-- Opening Marker --

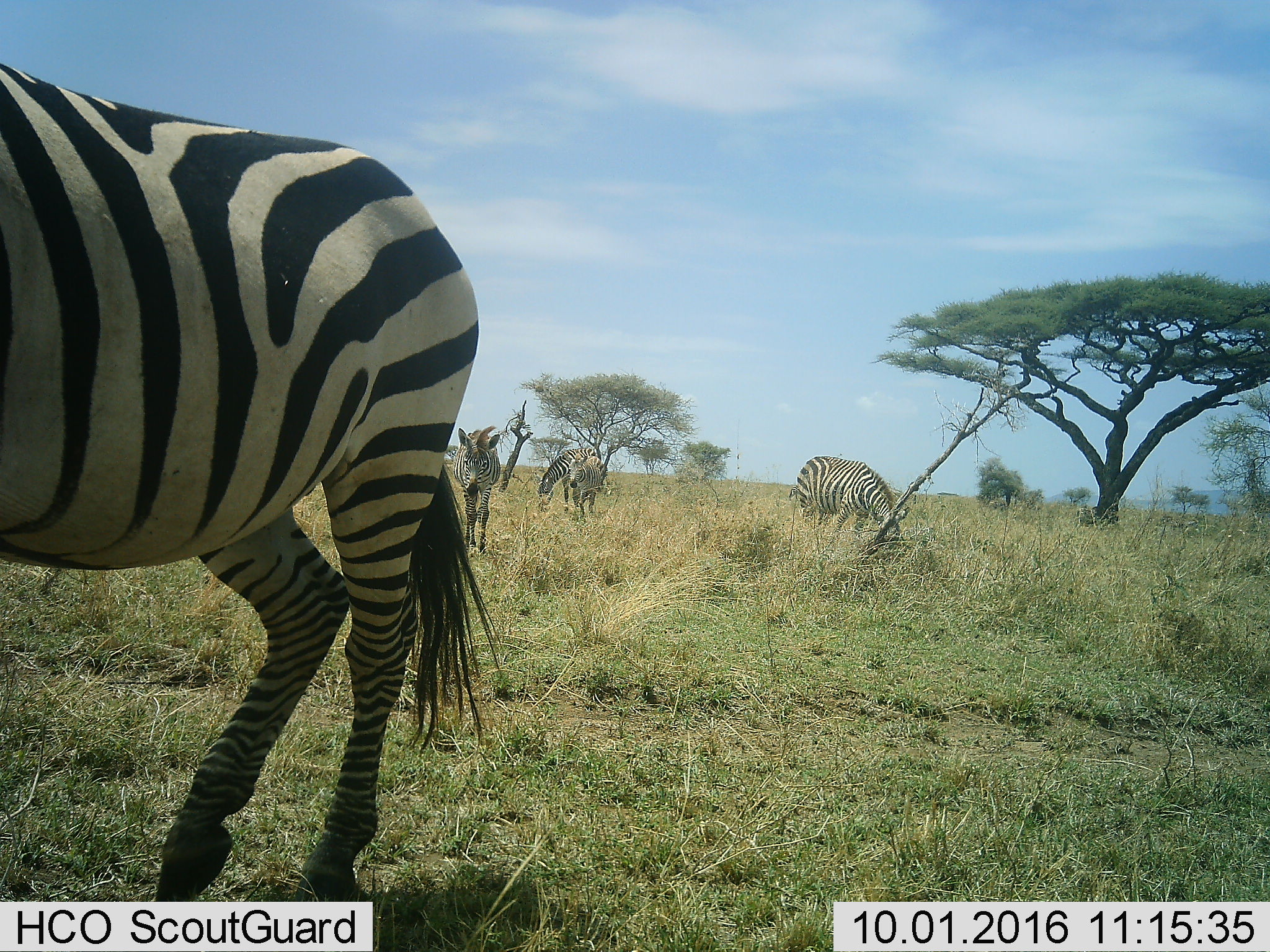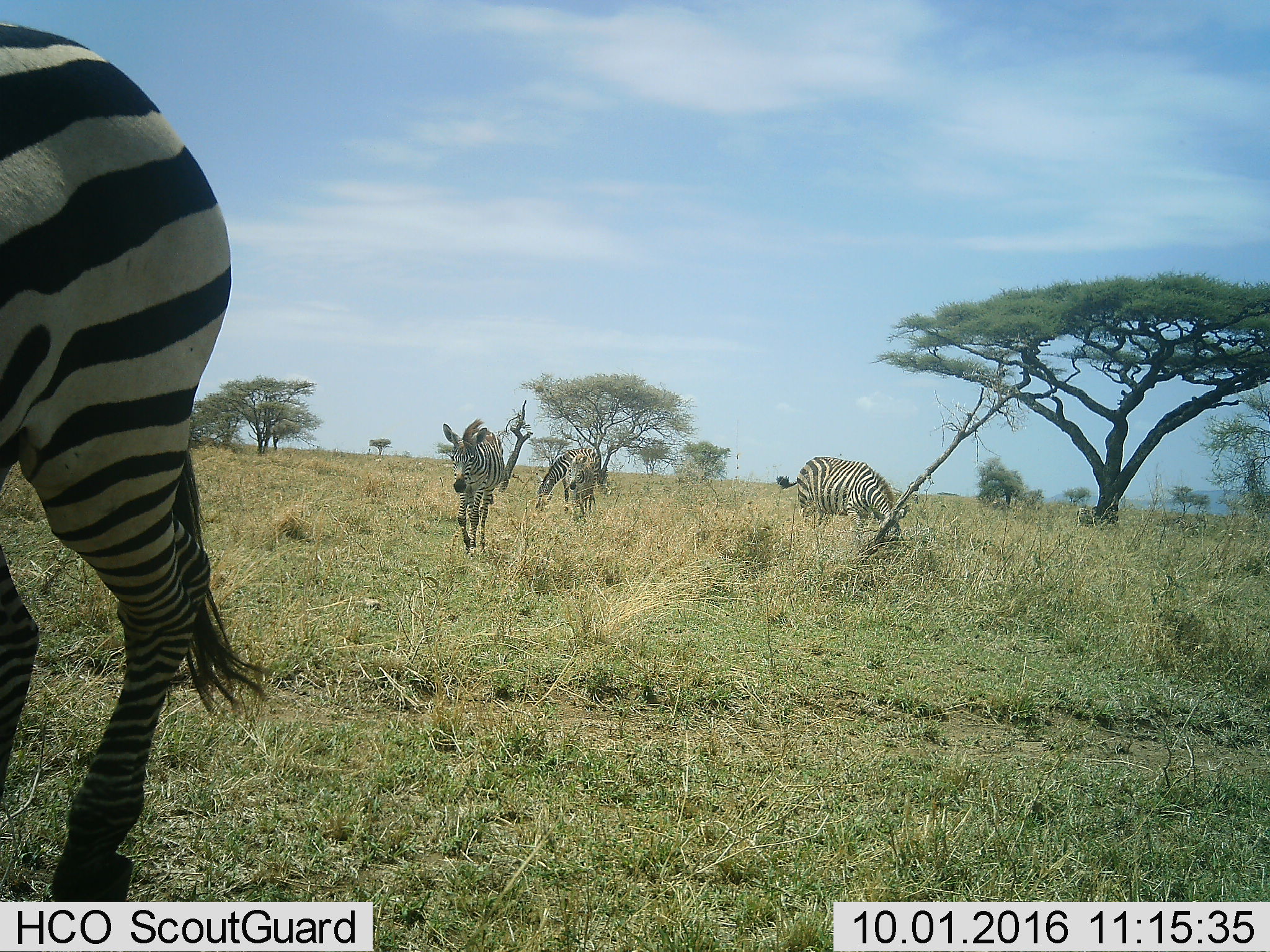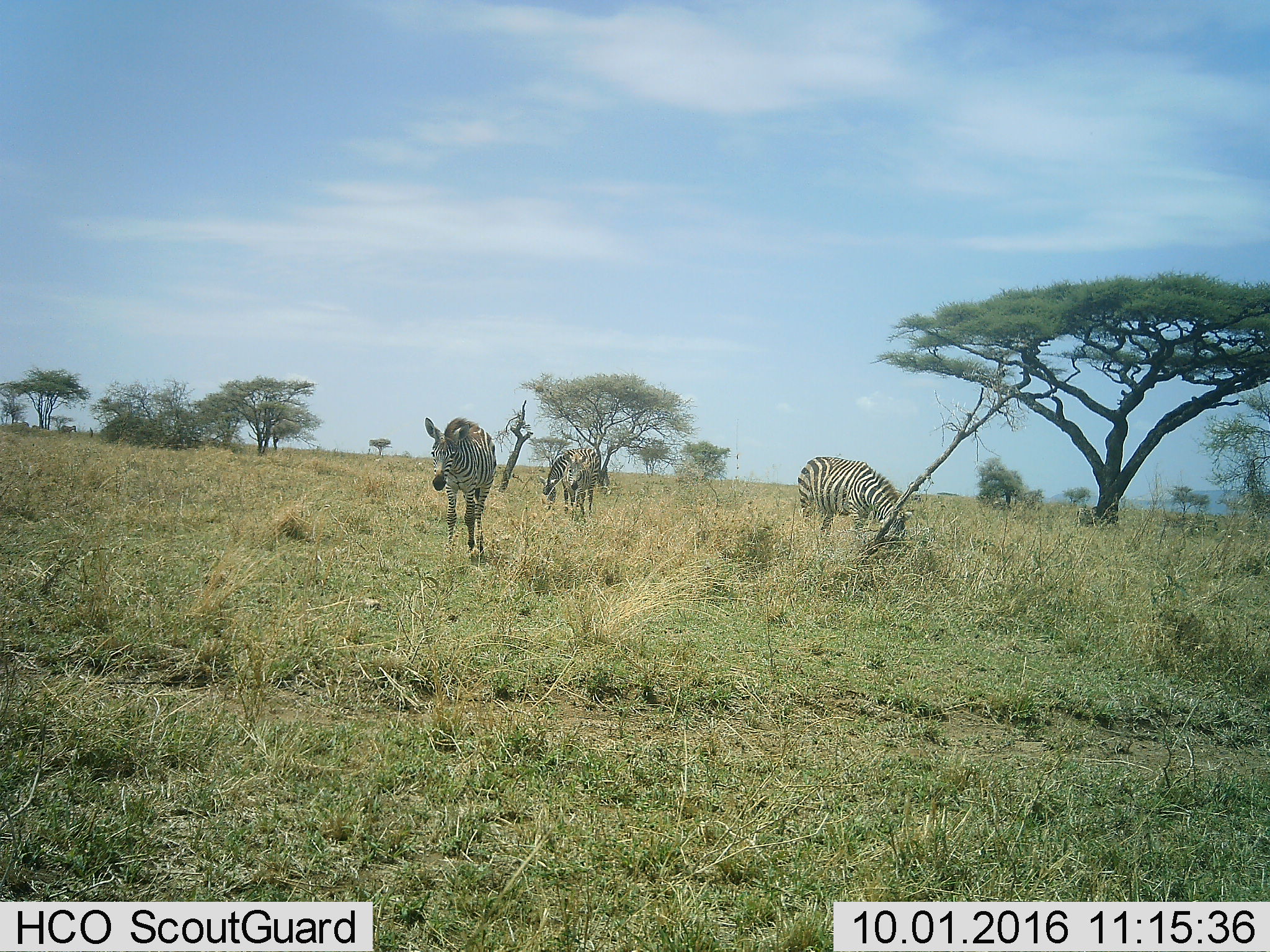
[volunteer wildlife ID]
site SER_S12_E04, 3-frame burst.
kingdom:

-- Closing Marker --

All the lines above should be reproduced exactly, and none of the pictures.

[volunteer wildlife ID]
site SER_S12_E04, 3-frame burst.
kingdom:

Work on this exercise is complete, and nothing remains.